Me dirigí al comedor y justo al entrar me sorprendí viendo a mis compañeros desayunando. Los dos se quedaron mirándome y no parecían muy seguros de reconocerme. Tuve que acercarme hasta la mismísima orilla de su mesa para que por fin se dieran cuenta de quién era.

- ¿Eres tú Vicente?

- Buenos días Emma, buenos días Eduardo.

- ¿Qué te ha sucedido padre?

- No empecéis a pensar mal, simplemente mis sotanas están sucias y la única ropa que me quedaba limpia es la que llevo puesta.

- Pues creo que te sienta de maravilla. Anda, siéntate a mi lado.

La invitación de Emma me resultó un tanto inesperada pero no la podía rechazar. Incluso sin estar maquillada me parecía una mujer muy atractiva. Quizás al desprenderme de mis hábitos me sentía de forma distinta aunque no olvidaba cual era mi sitio. Educadamente hice un gesto de agradecimiento y me dispuse a sentarme.

- Acepto encantado.

- El pequeño teatrillo está muy bien pero centrémonos en nuestros siguientes pasos. ¿No os parece?

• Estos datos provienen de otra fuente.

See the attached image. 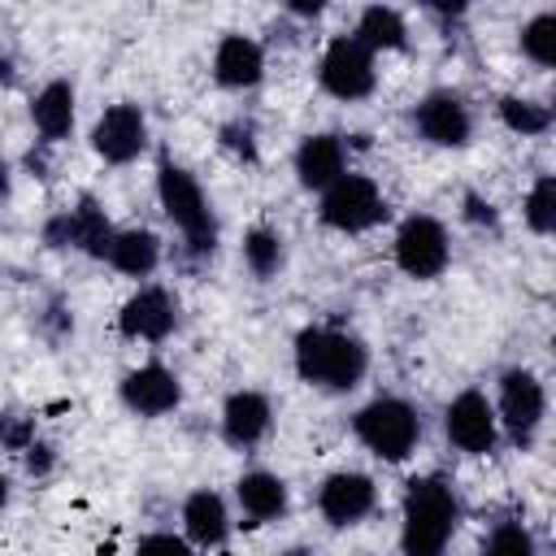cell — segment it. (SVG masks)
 I'll use <instances>...</instances> for the list:
<instances>
[{
    "mask_svg": "<svg viewBox=\"0 0 556 556\" xmlns=\"http://www.w3.org/2000/svg\"><path fill=\"white\" fill-rule=\"evenodd\" d=\"M295 378L321 395H352L369 378V343L343 326L308 321L291 339Z\"/></svg>",
    "mask_w": 556,
    "mask_h": 556,
    "instance_id": "1",
    "label": "cell"
},
{
    "mask_svg": "<svg viewBox=\"0 0 556 556\" xmlns=\"http://www.w3.org/2000/svg\"><path fill=\"white\" fill-rule=\"evenodd\" d=\"M460 521V495L443 473L408 478L400 495V556H447Z\"/></svg>",
    "mask_w": 556,
    "mask_h": 556,
    "instance_id": "2",
    "label": "cell"
},
{
    "mask_svg": "<svg viewBox=\"0 0 556 556\" xmlns=\"http://www.w3.org/2000/svg\"><path fill=\"white\" fill-rule=\"evenodd\" d=\"M156 204H161L165 222L178 230L182 252H187L191 261H213L217 239H222L213 200L204 195L200 178H195L187 165H178L174 156H161V161H156Z\"/></svg>",
    "mask_w": 556,
    "mask_h": 556,
    "instance_id": "3",
    "label": "cell"
},
{
    "mask_svg": "<svg viewBox=\"0 0 556 556\" xmlns=\"http://www.w3.org/2000/svg\"><path fill=\"white\" fill-rule=\"evenodd\" d=\"M352 434L382 465H404L421 443V413L404 395H374L352 413Z\"/></svg>",
    "mask_w": 556,
    "mask_h": 556,
    "instance_id": "4",
    "label": "cell"
},
{
    "mask_svg": "<svg viewBox=\"0 0 556 556\" xmlns=\"http://www.w3.org/2000/svg\"><path fill=\"white\" fill-rule=\"evenodd\" d=\"M317 222L334 235H369L391 222V200L382 195L374 174L348 169L326 191H317Z\"/></svg>",
    "mask_w": 556,
    "mask_h": 556,
    "instance_id": "5",
    "label": "cell"
},
{
    "mask_svg": "<svg viewBox=\"0 0 556 556\" xmlns=\"http://www.w3.org/2000/svg\"><path fill=\"white\" fill-rule=\"evenodd\" d=\"M495 421H500V439H508L513 447H530L547 421V387L534 369L526 365H508L500 378H495Z\"/></svg>",
    "mask_w": 556,
    "mask_h": 556,
    "instance_id": "6",
    "label": "cell"
},
{
    "mask_svg": "<svg viewBox=\"0 0 556 556\" xmlns=\"http://www.w3.org/2000/svg\"><path fill=\"white\" fill-rule=\"evenodd\" d=\"M391 261L413 282H434L452 265V230L434 213H404L391 235Z\"/></svg>",
    "mask_w": 556,
    "mask_h": 556,
    "instance_id": "7",
    "label": "cell"
},
{
    "mask_svg": "<svg viewBox=\"0 0 556 556\" xmlns=\"http://www.w3.org/2000/svg\"><path fill=\"white\" fill-rule=\"evenodd\" d=\"M317 87L339 104L369 100L378 91V56L352 35H330L317 52Z\"/></svg>",
    "mask_w": 556,
    "mask_h": 556,
    "instance_id": "8",
    "label": "cell"
},
{
    "mask_svg": "<svg viewBox=\"0 0 556 556\" xmlns=\"http://www.w3.org/2000/svg\"><path fill=\"white\" fill-rule=\"evenodd\" d=\"M413 130H417L421 143L456 152V148H469L473 143L478 117H473V104L456 87H430L413 104Z\"/></svg>",
    "mask_w": 556,
    "mask_h": 556,
    "instance_id": "9",
    "label": "cell"
},
{
    "mask_svg": "<svg viewBox=\"0 0 556 556\" xmlns=\"http://www.w3.org/2000/svg\"><path fill=\"white\" fill-rule=\"evenodd\" d=\"M87 139H91V152H96L104 165L122 169V165H135V161L148 152L152 126H148L143 104H135V100H113V104L100 109V117L91 122V135H87Z\"/></svg>",
    "mask_w": 556,
    "mask_h": 556,
    "instance_id": "10",
    "label": "cell"
},
{
    "mask_svg": "<svg viewBox=\"0 0 556 556\" xmlns=\"http://www.w3.org/2000/svg\"><path fill=\"white\" fill-rule=\"evenodd\" d=\"M443 439L460 456H491L500 447V421L482 387H465L443 404Z\"/></svg>",
    "mask_w": 556,
    "mask_h": 556,
    "instance_id": "11",
    "label": "cell"
},
{
    "mask_svg": "<svg viewBox=\"0 0 556 556\" xmlns=\"http://www.w3.org/2000/svg\"><path fill=\"white\" fill-rule=\"evenodd\" d=\"M178 321V295L165 282H139L117 308V334L126 343H165Z\"/></svg>",
    "mask_w": 556,
    "mask_h": 556,
    "instance_id": "12",
    "label": "cell"
},
{
    "mask_svg": "<svg viewBox=\"0 0 556 556\" xmlns=\"http://www.w3.org/2000/svg\"><path fill=\"white\" fill-rule=\"evenodd\" d=\"M313 504H317V517L330 530H352V526H361V521L374 517V508H378V482L369 473H361V469H334V473H326L317 482Z\"/></svg>",
    "mask_w": 556,
    "mask_h": 556,
    "instance_id": "13",
    "label": "cell"
},
{
    "mask_svg": "<svg viewBox=\"0 0 556 556\" xmlns=\"http://www.w3.org/2000/svg\"><path fill=\"white\" fill-rule=\"evenodd\" d=\"M117 400H122L126 413H135L143 421H156V417H169V413L182 408V378L165 361H143V365L122 374Z\"/></svg>",
    "mask_w": 556,
    "mask_h": 556,
    "instance_id": "14",
    "label": "cell"
},
{
    "mask_svg": "<svg viewBox=\"0 0 556 556\" xmlns=\"http://www.w3.org/2000/svg\"><path fill=\"white\" fill-rule=\"evenodd\" d=\"M208 70H213V83L222 91H252L265 83V70H269V52L256 35H243V30H226L217 43H213V56H208Z\"/></svg>",
    "mask_w": 556,
    "mask_h": 556,
    "instance_id": "15",
    "label": "cell"
},
{
    "mask_svg": "<svg viewBox=\"0 0 556 556\" xmlns=\"http://www.w3.org/2000/svg\"><path fill=\"white\" fill-rule=\"evenodd\" d=\"M217 430L226 439V447L235 452H252L261 447L269 434H274V400L256 387H239L222 400V413H217Z\"/></svg>",
    "mask_w": 556,
    "mask_h": 556,
    "instance_id": "16",
    "label": "cell"
},
{
    "mask_svg": "<svg viewBox=\"0 0 556 556\" xmlns=\"http://www.w3.org/2000/svg\"><path fill=\"white\" fill-rule=\"evenodd\" d=\"M235 530V517H230V504L222 491L213 486H195L187 491V500L178 504V534L195 547V552H222L226 539Z\"/></svg>",
    "mask_w": 556,
    "mask_h": 556,
    "instance_id": "17",
    "label": "cell"
},
{
    "mask_svg": "<svg viewBox=\"0 0 556 556\" xmlns=\"http://www.w3.org/2000/svg\"><path fill=\"white\" fill-rule=\"evenodd\" d=\"M291 169H295V182L304 191H313V195L326 191L339 174L352 169L348 135H339V130H313V135H304L295 143V152H291Z\"/></svg>",
    "mask_w": 556,
    "mask_h": 556,
    "instance_id": "18",
    "label": "cell"
},
{
    "mask_svg": "<svg viewBox=\"0 0 556 556\" xmlns=\"http://www.w3.org/2000/svg\"><path fill=\"white\" fill-rule=\"evenodd\" d=\"M235 508L243 513L248 526H274L291 513V486L274 469H243L235 478Z\"/></svg>",
    "mask_w": 556,
    "mask_h": 556,
    "instance_id": "19",
    "label": "cell"
},
{
    "mask_svg": "<svg viewBox=\"0 0 556 556\" xmlns=\"http://www.w3.org/2000/svg\"><path fill=\"white\" fill-rule=\"evenodd\" d=\"M30 126L39 135V143L61 148L78 126V87L70 78H48L30 96Z\"/></svg>",
    "mask_w": 556,
    "mask_h": 556,
    "instance_id": "20",
    "label": "cell"
},
{
    "mask_svg": "<svg viewBox=\"0 0 556 556\" xmlns=\"http://www.w3.org/2000/svg\"><path fill=\"white\" fill-rule=\"evenodd\" d=\"M161 261H165V243L148 226H117L113 230V243L104 252V265L117 269L122 278H135V287L148 282L161 269Z\"/></svg>",
    "mask_w": 556,
    "mask_h": 556,
    "instance_id": "21",
    "label": "cell"
},
{
    "mask_svg": "<svg viewBox=\"0 0 556 556\" xmlns=\"http://www.w3.org/2000/svg\"><path fill=\"white\" fill-rule=\"evenodd\" d=\"M352 39H356L361 48H369L374 56H382V52H408V43H413V26H408L404 9L378 0V4H365V9L356 13V22H352Z\"/></svg>",
    "mask_w": 556,
    "mask_h": 556,
    "instance_id": "22",
    "label": "cell"
},
{
    "mask_svg": "<svg viewBox=\"0 0 556 556\" xmlns=\"http://www.w3.org/2000/svg\"><path fill=\"white\" fill-rule=\"evenodd\" d=\"M65 222H70V248L83 252V256H91V261H104V252H109L117 226L109 222V213L100 208V200H96L91 191H83V195L65 208Z\"/></svg>",
    "mask_w": 556,
    "mask_h": 556,
    "instance_id": "23",
    "label": "cell"
},
{
    "mask_svg": "<svg viewBox=\"0 0 556 556\" xmlns=\"http://www.w3.org/2000/svg\"><path fill=\"white\" fill-rule=\"evenodd\" d=\"M239 256H243V269L256 282H269L287 269V239H282L278 226H248L243 243H239Z\"/></svg>",
    "mask_w": 556,
    "mask_h": 556,
    "instance_id": "24",
    "label": "cell"
},
{
    "mask_svg": "<svg viewBox=\"0 0 556 556\" xmlns=\"http://www.w3.org/2000/svg\"><path fill=\"white\" fill-rule=\"evenodd\" d=\"M495 117H500L504 130H513V135H521V139H539V135H547L552 122H556L552 104H543V100H534V96H521V91H504V96L495 100Z\"/></svg>",
    "mask_w": 556,
    "mask_h": 556,
    "instance_id": "25",
    "label": "cell"
},
{
    "mask_svg": "<svg viewBox=\"0 0 556 556\" xmlns=\"http://www.w3.org/2000/svg\"><path fill=\"white\" fill-rule=\"evenodd\" d=\"M517 48H521V56H526L530 65L552 70V65H556V9L530 13V17L521 22V30H517Z\"/></svg>",
    "mask_w": 556,
    "mask_h": 556,
    "instance_id": "26",
    "label": "cell"
},
{
    "mask_svg": "<svg viewBox=\"0 0 556 556\" xmlns=\"http://www.w3.org/2000/svg\"><path fill=\"white\" fill-rule=\"evenodd\" d=\"M521 222L530 235L547 239L556 230V174H539L521 195Z\"/></svg>",
    "mask_w": 556,
    "mask_h": 556,
    "instance_id": "27",
    "label": "cell"
},
{
    "mask_svg": "<svg viewBox=\"0 0 556 556\" xmlns=\"http://www.w3.org/2000/svg\"><path fill=\"white\" fill-rule=\"evenodd\" d=\"M478 556H539V539L526 521H495L482 543H478Z\"/></svg>",
    "mask_w": 556,
    "mask_h": 556,
    "instance_id": "28",
    "label": "cell"
},
{
    "mask_svg": "<svg viewBox=\"0 0 556 556\" xmlns=\"http://www.w3.org/2000/svg\"><path fill=\"white\" fill-rule=\"evenodd\" d=\"M217 148L226 156H235L239 165H256L261 161V135H256V126L248 117H226L217 126Z\"/></svg>",
    "mask_w": 556,
    "mask_h": 556,
    "instance_id": "29",
    "label": "cell"
},
{
    "mask_svg": "<svg viewBox=\"0 0 556 556\" xmlns=\"http://www.w3.org/2000/svg\"><path fill=\"white\" fill-rule=\"evenodd\" d=\"M35 439H39L35 413H22V408H4L0 413V452H17L22 456Z\"/></svg>",
    "mask_w": 556,
    "mask_h": 556,
    "instance_id": "30",
    "label": "cell"
},
{
    "mask_svg": "<svg viewBox=\"0 0 556 556\" xmlns=\"http://www.w3.org/2000/svg\"><path fill=\"white\" fill-rule=\"evenodd\" d=\"M130 556H204V552H195L178 530H148V534H139Z\"/></svg>",
    "mask_w": 556,
    "mask_h": 556,
    "instance_id": "31",
    "label": "cell"
},
{
    "mask_svg": "<svg viewBox=\"0 0 556 556\" xmlns=\"http://www.w3.org/2000/svg\"><path fill=\"white\" fill-rule=\"evenodd\" d=\"M460 222L473 226V230H500V208H495L491 195H482V191L469 187V191L460 195Z\"/></svg>",
    "mask_w": 556,
    "mask_h": 556,
    "instance_id": "32",
    "label": "cell"
},
{
    "mask_svg": "<svg viewBox=\"0 0 556 556\" xmlns=\"http://www.w3.org/2000/svg\"><path fill=\"white\" fill-rule=\"evenodd\" d=\"M56 460H61V452H56V443H48V439H35V443L22 452V465H26L30 478H48V473L56 469Z\"/></svg>",
    "mask_w": 556,
    "mask_h": 556,
    "instance_id": "33",
    "label": "cell"
},
{
    "mask_svg": "<svg viewBox=\"0 0 556 556\" xmlns=\"http://www.w3.org/2000/svg\"><path fill=\"white\" fill-rule=\"evenodd\" d=\"M326 13V4L321 0H295V4H287V17H300V22H313V17H321Z\"/></svg>",
    "mask_w": 556,
    "mask_h": 556,
    "instance_id": "34",
    "label": "cell"
},
{
    "mask_svg": "<svg viewBox=\"0 0 556 556\" xmlns=\"http://www.w3.org/2000/svg\"><path fill=\"white\" fill-rule=\"evenodd\" d=\"M13 195V165L9 161H0V204Z\"/></svg>",
    "mask_w": 556,
    "mask_h": 556,
    "instance_id": "35",
    "label": "cell"
},
{
    "mask_svg": "<svg viewBox=\"0 0 556 556\" xmlns=\"http://www.w3.org/2000/svg\"><path fill=\"white\" fill-rule=\"evenodd\" d=\"M9 500H13V482H9V469H4V460H0V513L9 508Z\"/></svg>",
    "mask_w": 556,
    "mask_h": 556,
    "instance_id": "36",
    "label": "cell"
},
{
    "mask_svg": "<svg viewBox=\"0 0 556 556\" xmlns=\"http://www.w3.org/2000/svg\"><path fill=\"white\" fill-rule=\"evenodd\" d=\"M278 556H317L313 547H287V552H278Z\"/></svg>",
    "mask_w": 556,
    "mask_h": 556,
    "instance_id": "37",
    "label": "cell"
}]
</instances>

- Tienes razón Eduardo y puesto que tú eres el que más experiencia tiene de los tres, quizás pudieras indicarnos como proseguir…

El se removió intranquilo en su silla ya que no esperaba esa reacción por parte de Emma y a decir verdad, yo tampoco; eso sí, sin duda alguna se trataba de una decisión acertada.

- De acuerdo. El hotel dispone de ordenadores con conexión a Internet. Averigüemos las direcciones de los bancos nacionales y los visitémoslos uno por uno.

            - ¿Todos?

- ¿Tienes una idea mejor Emma?

- ¿Y en qué orden?

- Esa sí es una buena pregunta Vicente. Dado el poco margen de tiempo que tenemos, situaremos los bancos en el mapa que nuestro misterioso amigo nos proporcionó y los visitaremos según cercanía. Tampoco pueden ser tantos.